Endorsed self-harm (Item 10 ≥ 1): Immediate safety assessment is required regardless of total score. This includes direct questioning about suicidal ideation, intent, plan, and access to lethal means. Depending on the level of risk, interventions may range from safety planning and crisis resources to emergency psychiatric evaluation.

In practice, the EPDS serves as a conversation starter as much as a numerical score. Many clinicians use the completed questionnaire as a framework for discussing specific concerns — for example, "I notice you indicated you've been feeling anxious quite a lot this week. Can you tell me more about that?" This approach normalizes discussion of perinatal mental health and can reduce stigma.

It is critical that EPDS screening occurs within a system that has clear referral pathways in place. Screening without follow-up is ethically problematic — identifying distress without offering a path to care can increase frustration and erode trust. Clinical settings implementing EPDS screening should have established protocols for mental health referral, crisis intervention, and ongoing monitoring.

The Edinburgh Postnatal Depression Scale is a publicly available instrument that can be used without licensing fees for clinical and research purposes. It is reproduced in full in the original 1987 publication by Cox, Holden, and Sagovsky in the British Journal of Psychiatry.

The scale and its scoring instructions can be accessed through the following sources:

• Original publication: Cox, J.L., Holden, J.M., & Sagovsky, R. (1987). Detection of postnatal depression: Development of the 10-item Edinburgh Postnatal Depression Scale. British Journal of Psychiatry, 150, 782–786.
• Professional organizations: Many obstetric, midwifery, and perinatal mental health organizations provide the EPDS along with administration and interpretation guidelines on their websites.
• Textbook resources: The scale is reproduced in Perinatal Mental Health: The Edinburgh Postnatal Depression Scale Manual (2nd edition) by Cox, Holden, and Pearkopf (2014), which provides comprehensive guidance on administration, scoring, and clinical use.
• Translated versions: Validated translations in dozens of languages are available through published research articles and organizations such as the International Marce Society for Perinatal Mental Health.
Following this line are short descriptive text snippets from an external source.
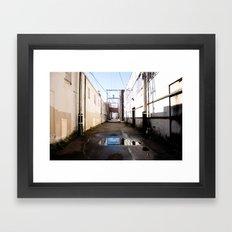Aberdeen Alleyway Framed Art Print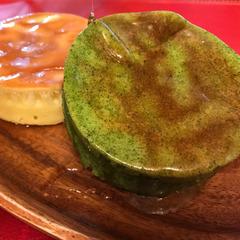 抹茶ホットケーキのレシピ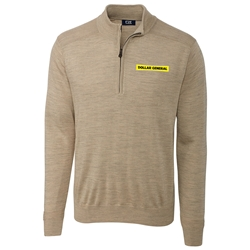Mens Douglas Half Zip Mock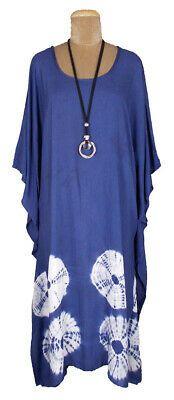 LONG TIE DYE Cover up Kaftan Beach Dress Boho Size 18 20 22 24 26 28 30 32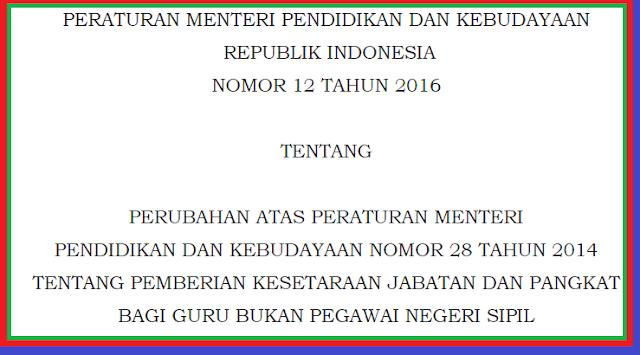 gambar Permendikbud Nomor 12 Tahun 2016 Tentang Pemberian Kesetaraan Jabatan dan pangkat bagi guru bukan PNS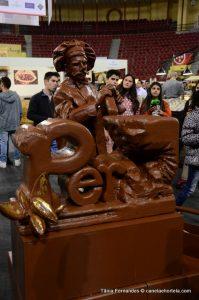 Chocolate em Lisboa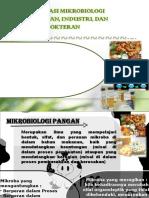 Kuliah 1 Mikroorganisme Industri, Pangan Dan Kedokteran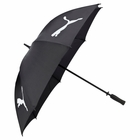 Puma Golf- Single Canopy Umbrella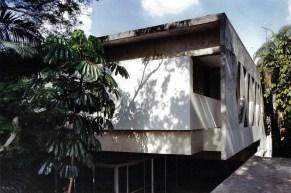 Casa Juvenal Juvencio. San Pablo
Clinicians and organizations are generally free to reproduce the EPDS for clinical use, though they should verify that they are using a properly validated version and follow the original scoring instructions exactly. Modifying item wording, response options, or scoring methodology can compromise the tool's psychometric properties.
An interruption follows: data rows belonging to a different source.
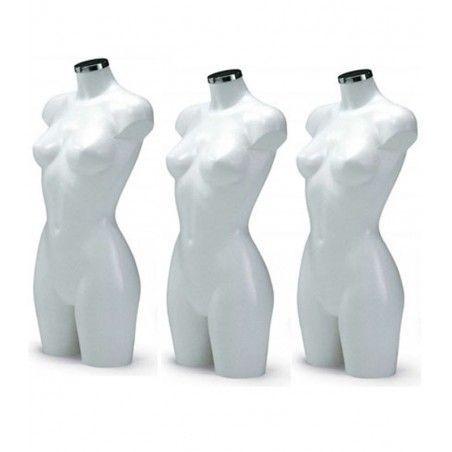 bustes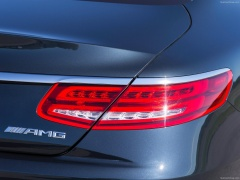 mercedes-benz s65 amg pic #124440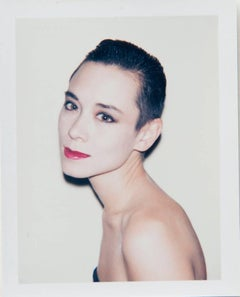 Andy Warhol, Polaroid Photo of Tina Chow, 1985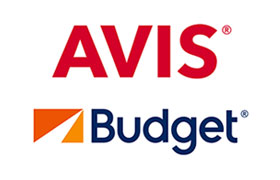 Логотип AVIS-Budget-Car-Rental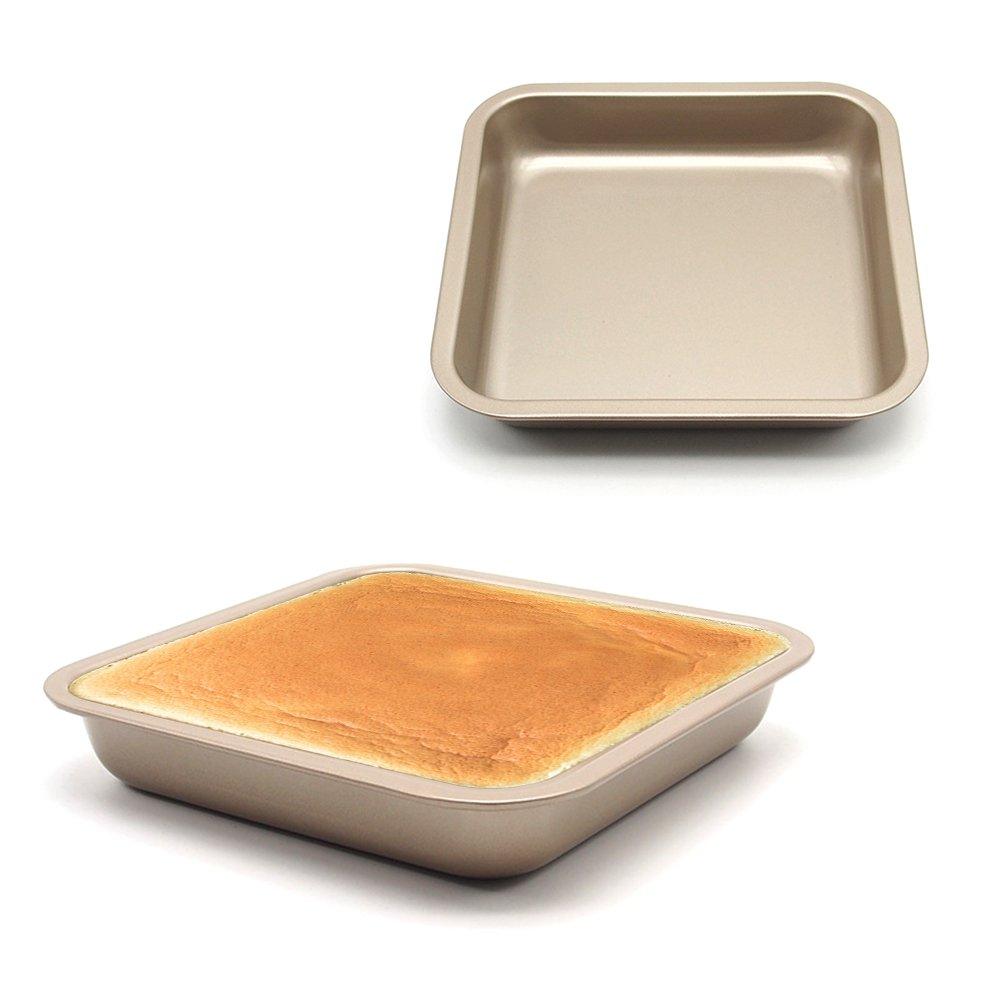MZCH 2 Pack Square Cake Pan Non-stick Loaf Bread Pan, Gold, 7.5 inches by 7.5 inches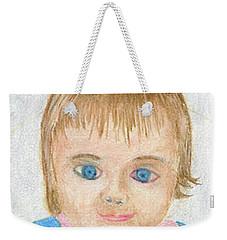 Aria Weekender Tote Bag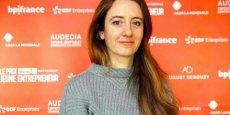 Eima- Claire PÉLIER,32 ans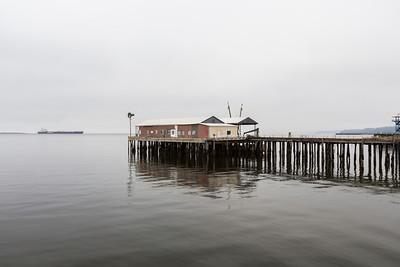 Black Ball Ferry Line - Port Angeles, WA, USA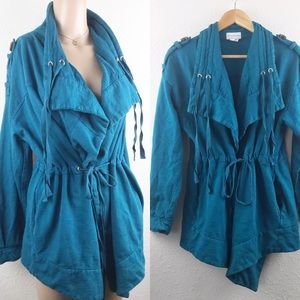 Soft Surroundings Cardigan Size Large Teal Color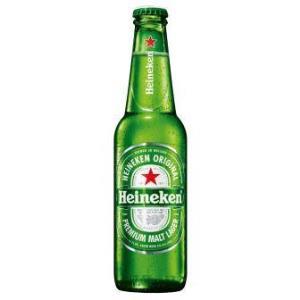Heineken - Bouteille - 33Cl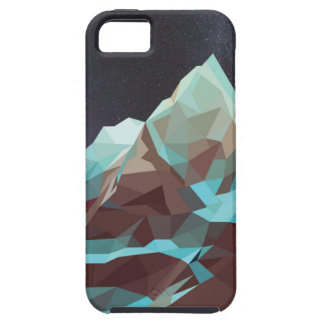 Night Mountains No. 2.jpg iPhone 5 Covers
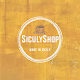 Download Siculy Shop For PC Windows and Mac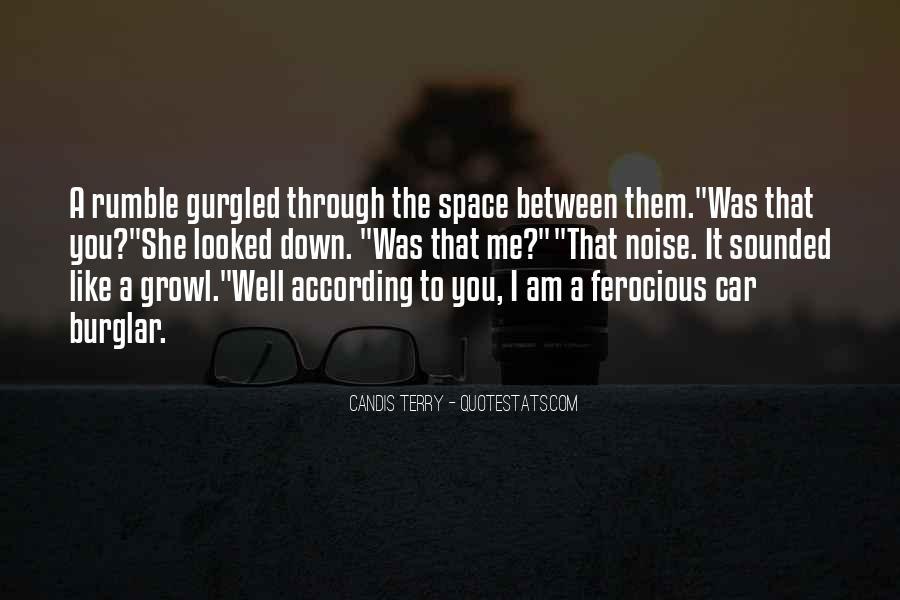 Burglar Quotes #1637640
If you or someone you know is experiencing persistent sadness, anxiety, difficulty bonding with a baby, loss of interest in previously enjoyable activities, feelings of guilt or worthlessness, or thoughts of self-harm during pregnancy or the postpartum period, seeking professional evaluation is strongly encouraged. These experiences are common — perinatal depression affects an estimated 10–20% of birthing individuals — and they are treatable.
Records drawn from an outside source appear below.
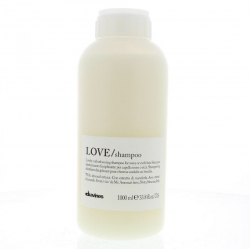 Davines Love Shampoo, Lovely Curl Enhancing Shampoo - Шампунь для усиления завитка, 1000 мл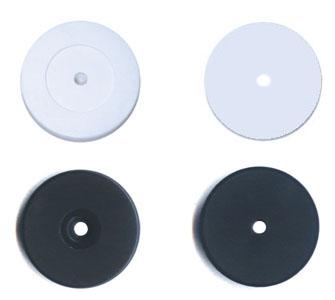 供应圆形标签/巡更钮/信息钮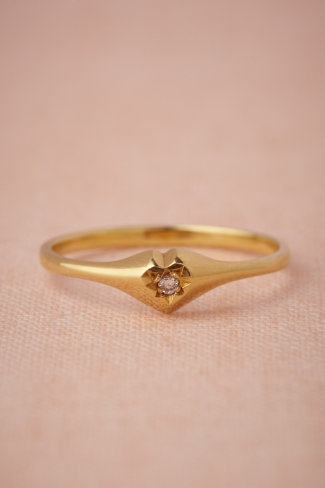 Heart's Devotion Ring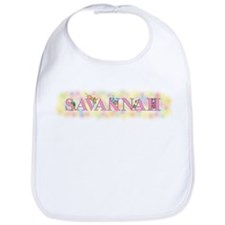 """Savannah"" with Mice Bib"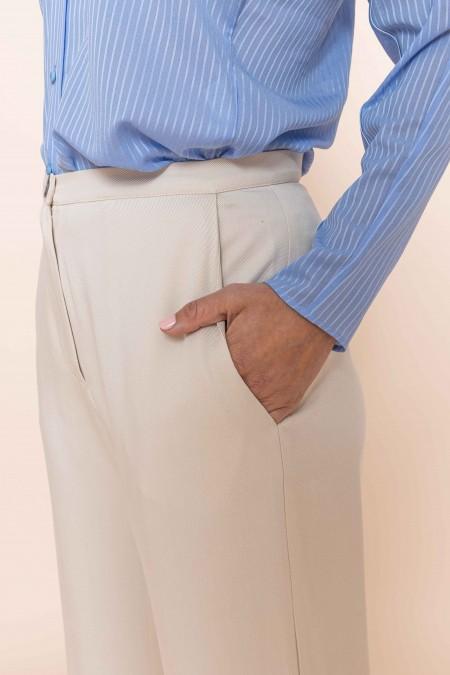 Wide Pants Arouga Eggshell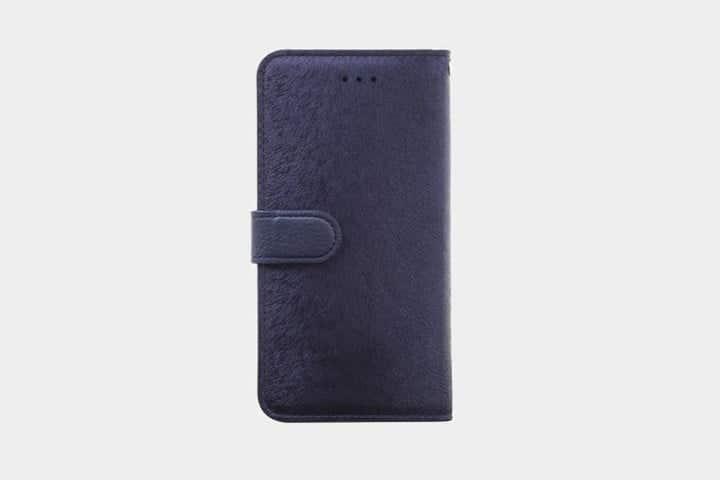 Etuis iPhone 6 Bleu Marine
A healthcare provider can conduct a thorough evaluation, which may include the EPDS along with other assessment methods, to determine whether patterns are consistent with perinatal depression or another condition and to develop an appropriate care plan.

If you are having thoughts of harming yourself or your baby, this is a mental health emergency. Contact the 988 Suicide & Crisis Lifeline (call or text 988 in the United States), the Crisis Text Line (text HOME to 741741), the Postpartum Support International HelpLine (1-800-944-4773), or go to your nearest emergency department. You do not need to wait for a screening score to seek help.

Perinatal mood and anxiety disorders are among the most common complications of pregnancy and childbirth. Early identification through tools like the EPDS, combined with appropriate clinical follow-up, significantly improves outcomes for both the parent and the child.